### SELECTED EXTRACT
President urges Industry to partner with Polytechnics

Tamale, Sept. 8, GNA - President John Agyekum Kufuor has called on industrial establishments to collaborate with the country's Polytechnics to offer practical training and attachment opportunities for students to prepare them for the challenges on the job market.

He noted that the Polytechnics had already introduced the concept of Competency Based Teaching (CBT) and learning, which he said, if properly implemented could, churn out highly skilled graduates to facilitate rapid industrialisation.

These were contained in a speech read for him by Alhaji Mustapha Ali Idris, Northern Regional Minister, at the second Congregation of the Tamale Polytechnic on Saturday.

A total of 3,167 graduands were awarded Higher National Diploma (HND) certificates in various disciplines for the period 2003 to 2005. The certificates covered courses such as accountancy, secretaryship and management, marketing and agricultural engineering, statistics, and hotel, catering and institutional management.

President Kufuor said partnership between industry and the Polytechnics would ensure that products from the institutions were of the right calibre and could set up their own businesses and also employ others in future.

He said numerous developmental projects springing up in Polytechnic campuses was the result of government's efforts to improve upon the quality of education.

### TASK INSTRUCTIONS
A. Answer these questions from the report on the Tamale Polytechnic congregation:
(i) Who read the President's speech on his behalf?
(ii) How many graduands received Higher National Diploma certificates?
(iii) What teaching concept had the Polytechnics already introduced?
B. List every course the HND certificates covered, according to the report on the Tamale Polytechnic congregation. Keep the wording the report uses and separate the courses with semicolons.
C. Write the next few paragraphs of the news report on the Tamale Polytechnic congregation, starting after its last sentence.

### ENTRIES SHOWN
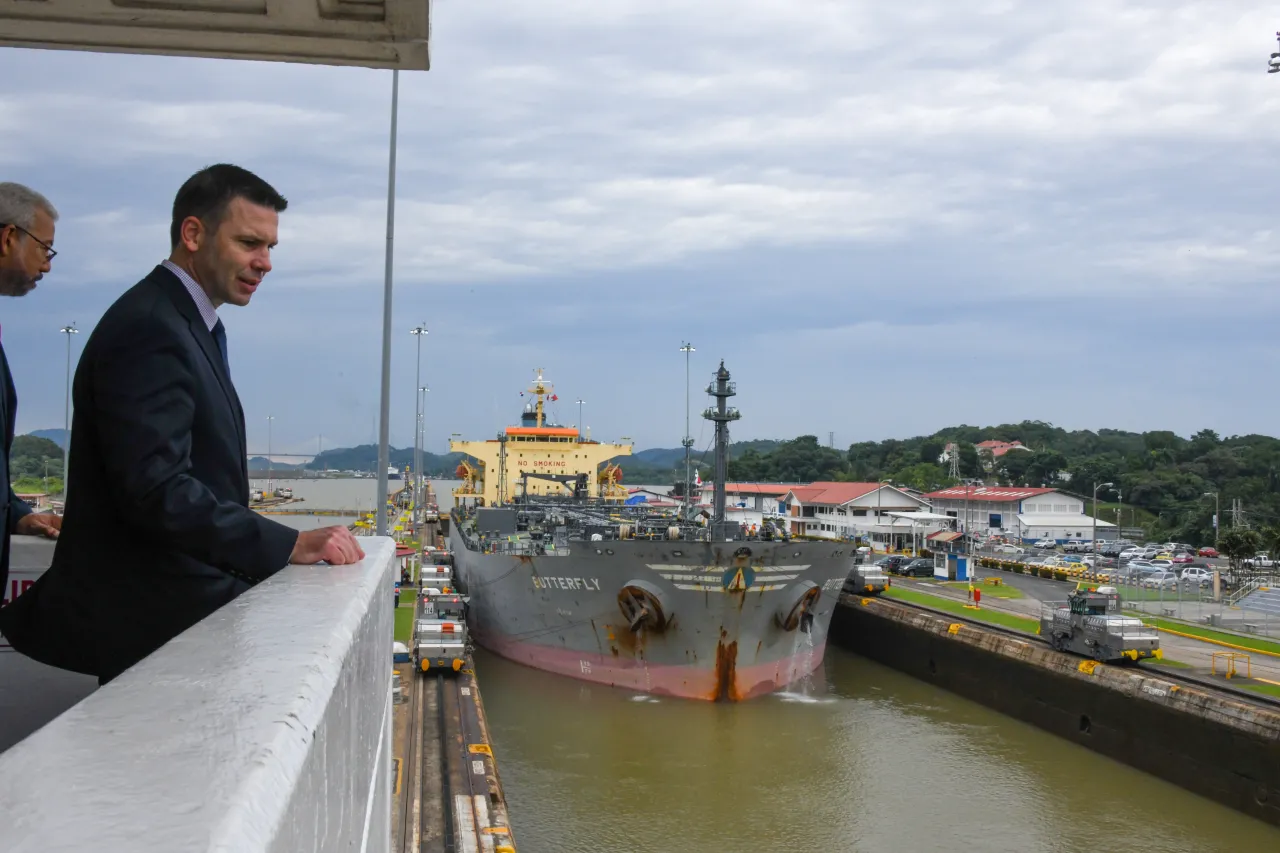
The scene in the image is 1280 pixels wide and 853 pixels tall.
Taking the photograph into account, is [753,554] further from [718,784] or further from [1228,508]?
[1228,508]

...

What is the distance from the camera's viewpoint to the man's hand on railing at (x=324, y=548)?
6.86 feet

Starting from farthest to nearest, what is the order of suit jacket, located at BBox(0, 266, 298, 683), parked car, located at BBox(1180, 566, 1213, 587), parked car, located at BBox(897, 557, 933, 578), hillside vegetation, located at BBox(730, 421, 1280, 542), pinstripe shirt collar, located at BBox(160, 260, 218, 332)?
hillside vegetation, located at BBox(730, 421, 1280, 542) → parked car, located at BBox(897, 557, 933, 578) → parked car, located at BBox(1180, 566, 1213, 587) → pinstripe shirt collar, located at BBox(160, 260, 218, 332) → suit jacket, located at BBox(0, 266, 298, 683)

### RESPONSES FOR EACH TASK
A.
(i) Alhaji Mustapha Ali Idris, Northern Regional Minister.
(ii) 3,167.
(iii) Competency Based Teaching (CBT) and learning.

B. accountancy; secretaryship and management; marketing and agricultural engineering; statistics; hotel, catering and institutional management

C.
President Kufuor said recent increases in salaries and professional skill allowances of Polytechnic staff demonstrated government's commitment to the implementation of the proposed road map towards establishing a sustainable formula for enhanced remuneration and conditions of service for them.

Alhaji Seidu Yakubu Peligah, Principal of the Tamale Polytechnic, said six members of staff of the institution had received government grants through the GETFund to improve upon their academic qualifications and status.

He said funds given for the pursuit of academic qualifications were however woefully inadequate and appealed to the government for a substantial increase of the funds to enable many members to study. He said the Polytechnic was currently running a programme on solar energy system, in collaboration with the Japan International Cooperation Agency and the Kwame Nkrumah University of Science and Technology to address rural electrification needs of the country.

Alhaji Peligah commended the GETFund for constructing an administration complex, hostels, staff accommodation, an ICT complex, a computer science laboratory and a library complex. He appealed to the government to construct a fence wall around the Polytechnic to save it from encroachers.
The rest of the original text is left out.